Even though some studies support the fact that single-use plastic bags can be reused as garbage bag liners, isn’t the goal to reduce garbage, shop wisely, recycle/compost responsibly, and aim for substantially less garbage? 

Perhaps the best summation comes from a recent article in Verge: “What environmental impacts am I most interested in mitigating?” Reducing my use of a non-renewable resource such as oil? Or micro-plastics and gases released from plastic? Or litter?

Overall, if you reuse your bags many times, that is best for the environment. So, keep your PP bags by the door or in your car. And if you forget to bring them into the store, when you are asked, “Do you need a bag?,” just say no thanks! … even if it means retrieving your bag from the car, asking for a paper bag instead or even doing without a bag.

If you are still using single-use plastic carryout bags, beware of ones labelled degradable, oxo-degradable, oxo-fragmentable or oxo-biodegradable.

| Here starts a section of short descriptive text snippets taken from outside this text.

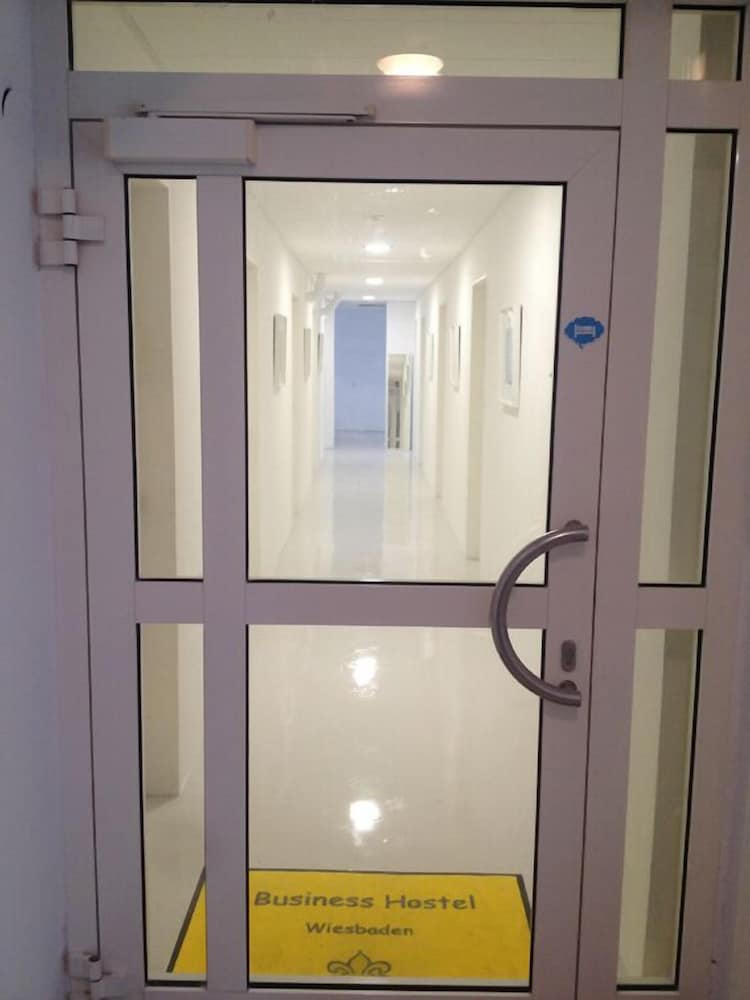 Фото 163530797767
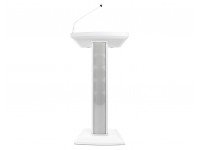 denon-lectern-active-com-microfone-e-coluna-branco_5f298d3349bae.jpg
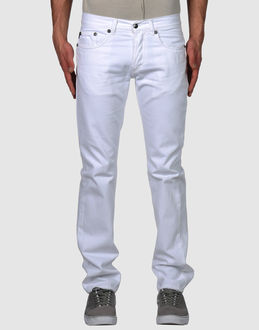 JUST CAVALLI - JEANS - Pantaloni jeans - su YOOX.COM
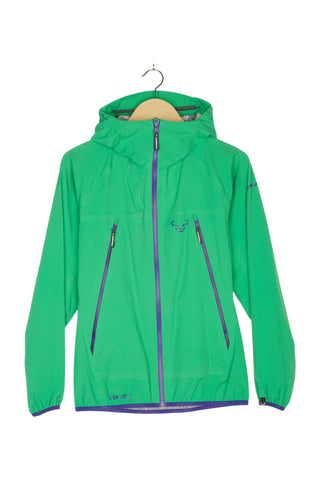 Hardshelljacke mit Goretex für Damen
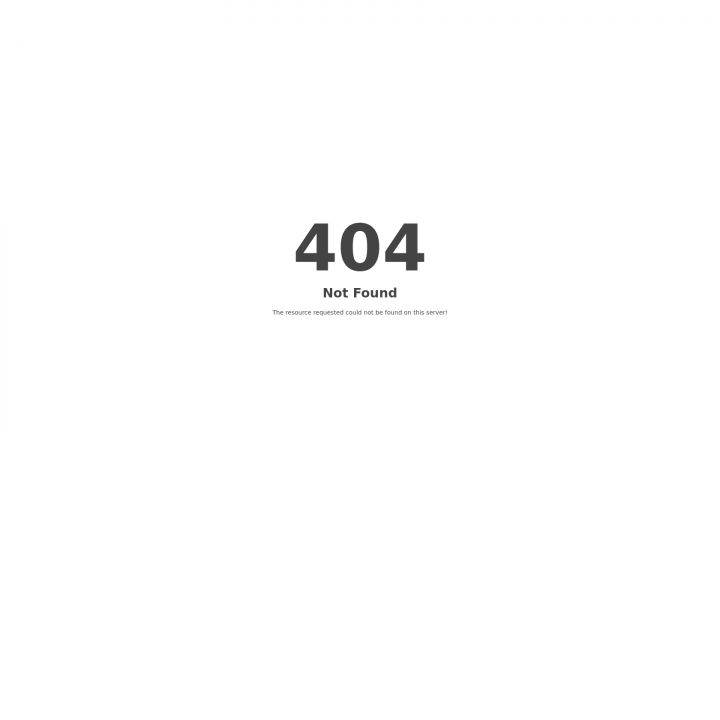 WordPress шаблон ThemeForest Consal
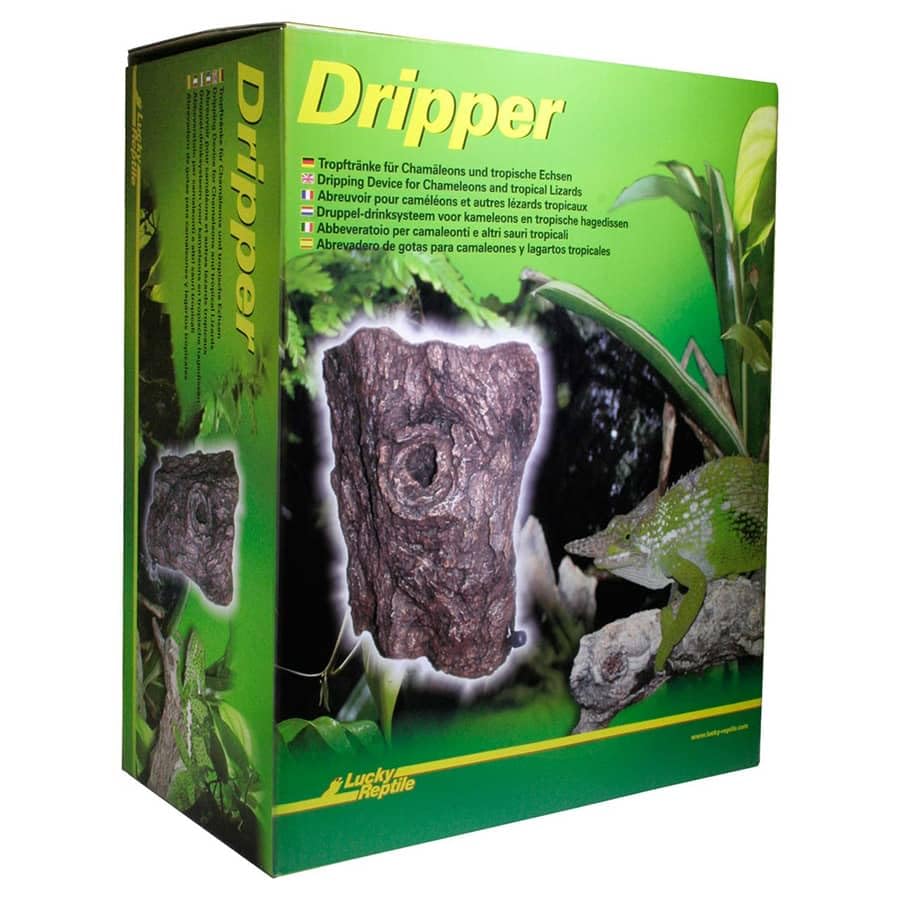 lucky-reptile-dripper-baumstammtr-nke-1-liter-tropftr-nke-f-r-terrarium image 5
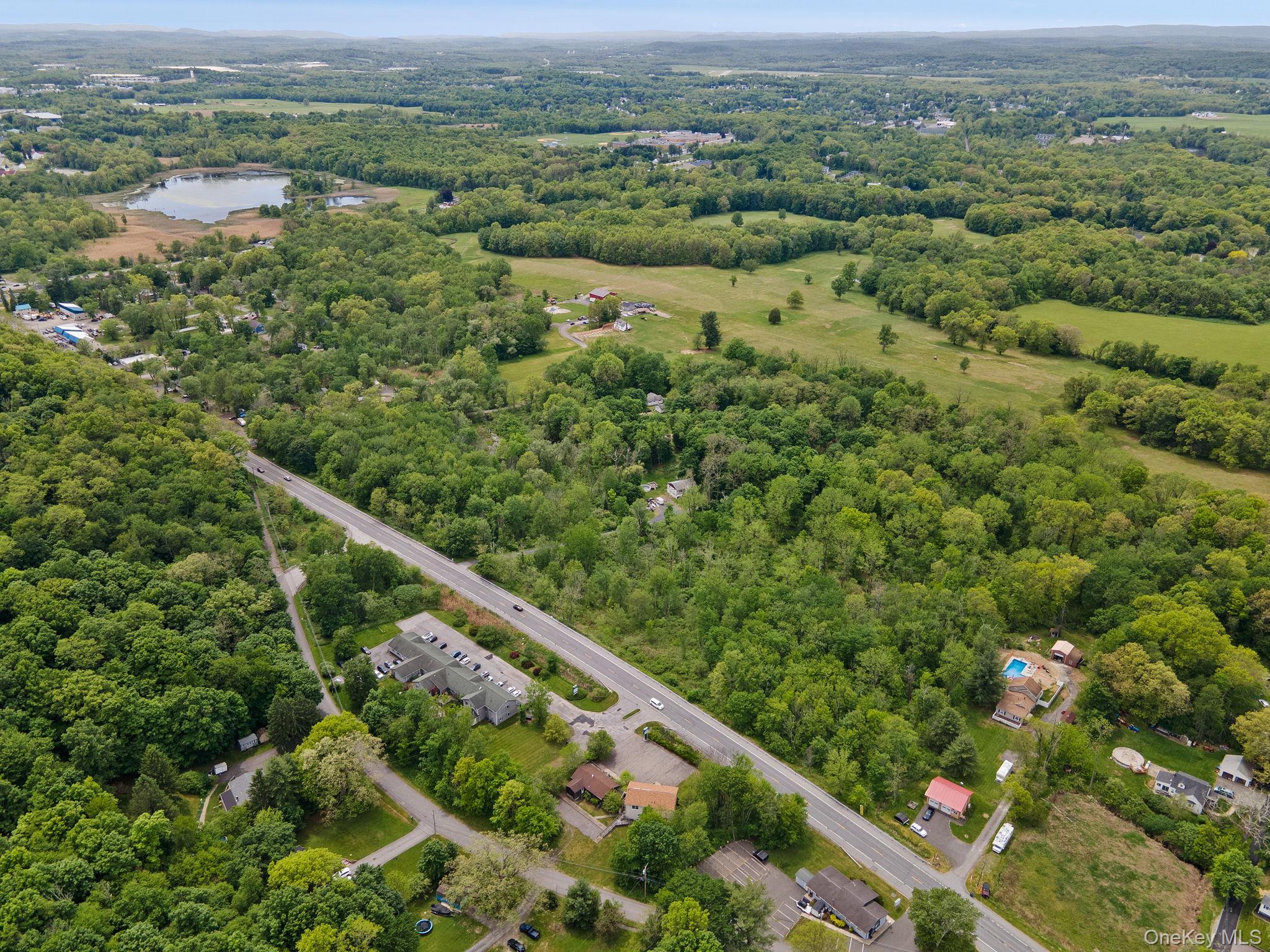2300 State Route 208 State Route 208 2288 & 2290 Property Photo 48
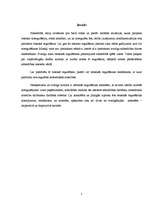 Referāts 'Tiesiskā regulēšana. Imperatīvā un dispozitīvā metode', 3.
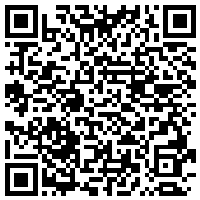 QR Code for bitcoin:bitcoin:bitcoin:bitcoin:bitcoin:bitcoin:dash:XvMXrAaCJF2m1Uf9s2JDmt1y23DHfhtrZU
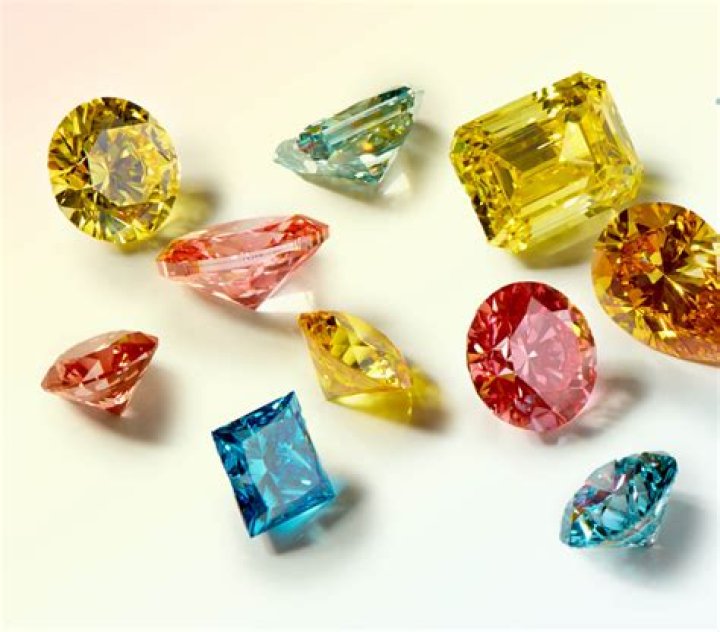 
Tacodelengua Twitter Trend, Who is Diamond_babies19? 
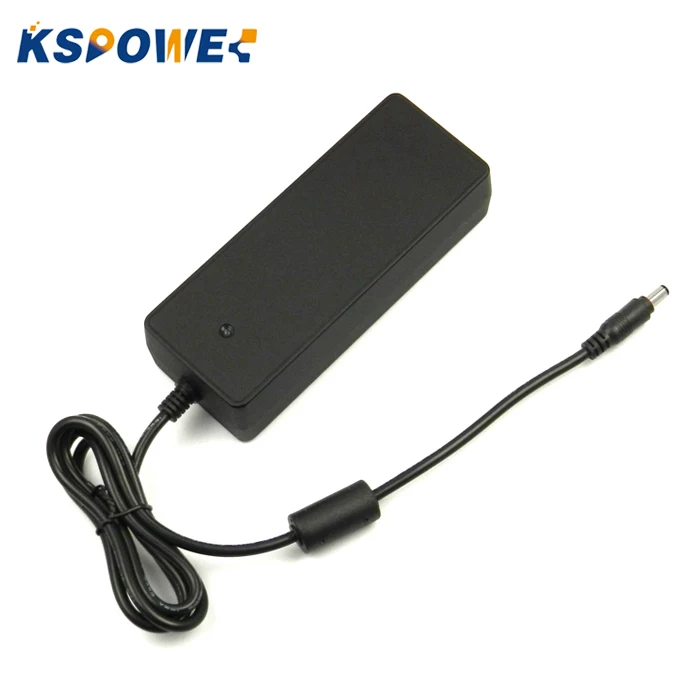  9 в 18 14 6a 6amp 60950 42v2.5a 15 4.8a линия 6 2 15a 5v 12a Ac Dc 12v7a 12v 7a 12.0v7.0a 48v 30v 1.5a класс 1 источник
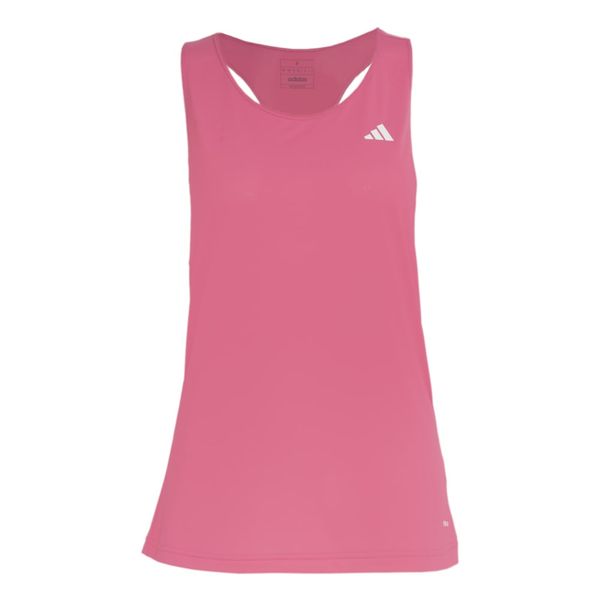 Regata-Adidas-OTR-Basica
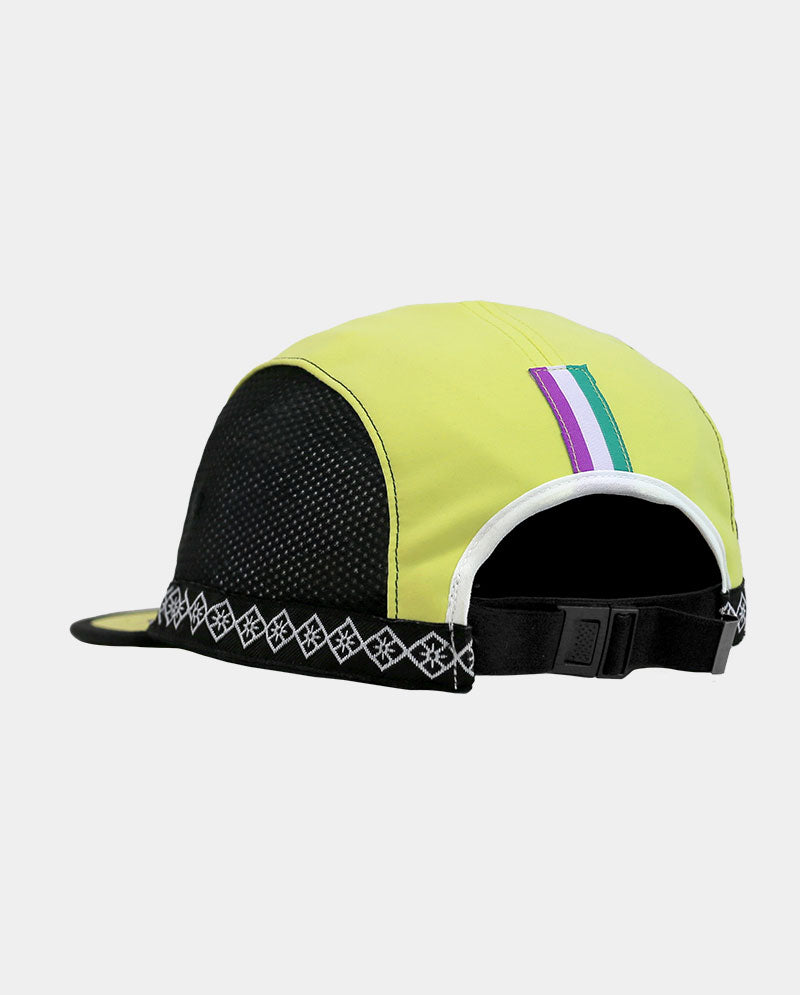 "Solar" Nova Collection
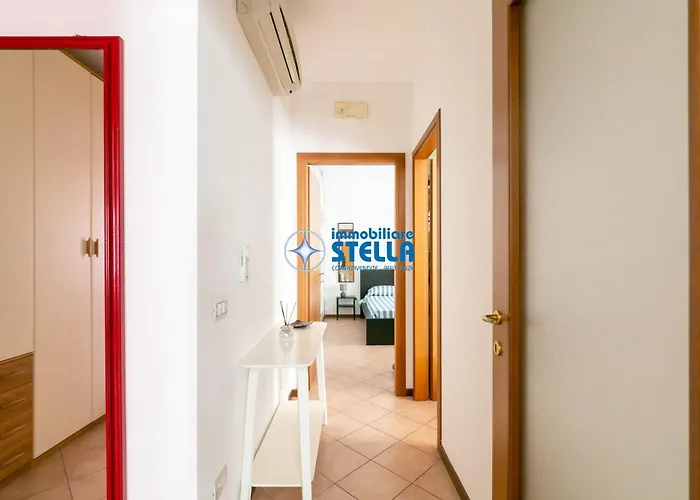 Edda * ليدو دي يسولو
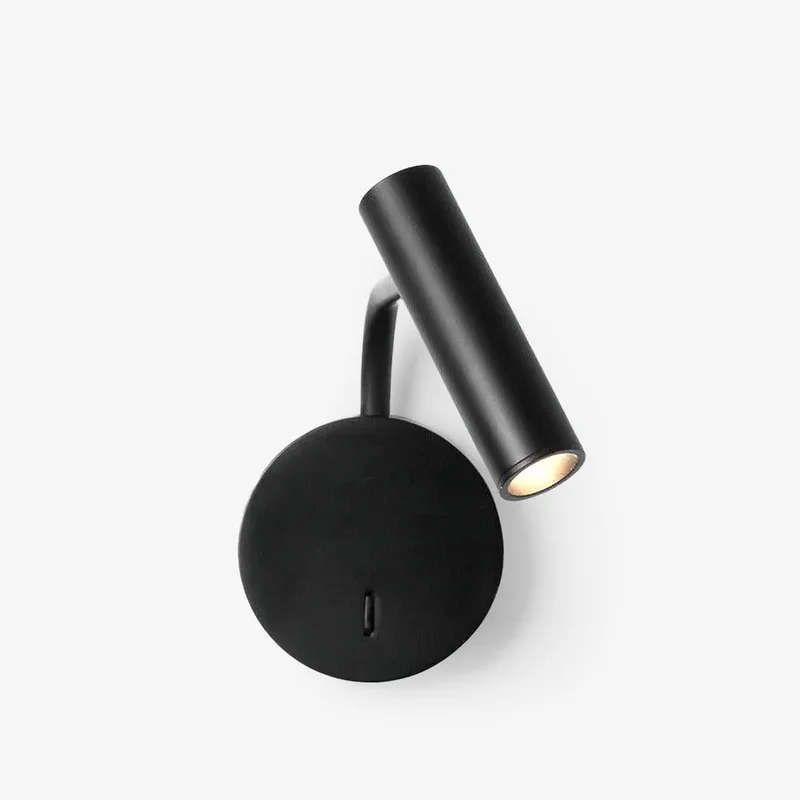 vakkerlight103571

These bags are typically conventional plastic with metal salts added to cause them to break down faster than normal plastic. They still take years to fully degrade and, in the meantime, the resulting fragments of plastic, which remain in the environment, can be more harmful as the fragments can more readily be transported by wind, precipitation or flowing water onto soil or into marine habitats, where they can endanger more and smaller animals than would a single plastic bag. They also cannot be recycled because the metal salts contaminate the recycling stream. Degradable bags can usually be identified as plastic by small print in the corner of the bag and are also used as produce bags.

In Canada, Montreal, Victoria and some smaller municipalities have banned thin plastic carryout bags, but they are still being used in other places in Canada, including Salt Spring Island. Isn’t it time that the use of these bags be discontinued in our community as well?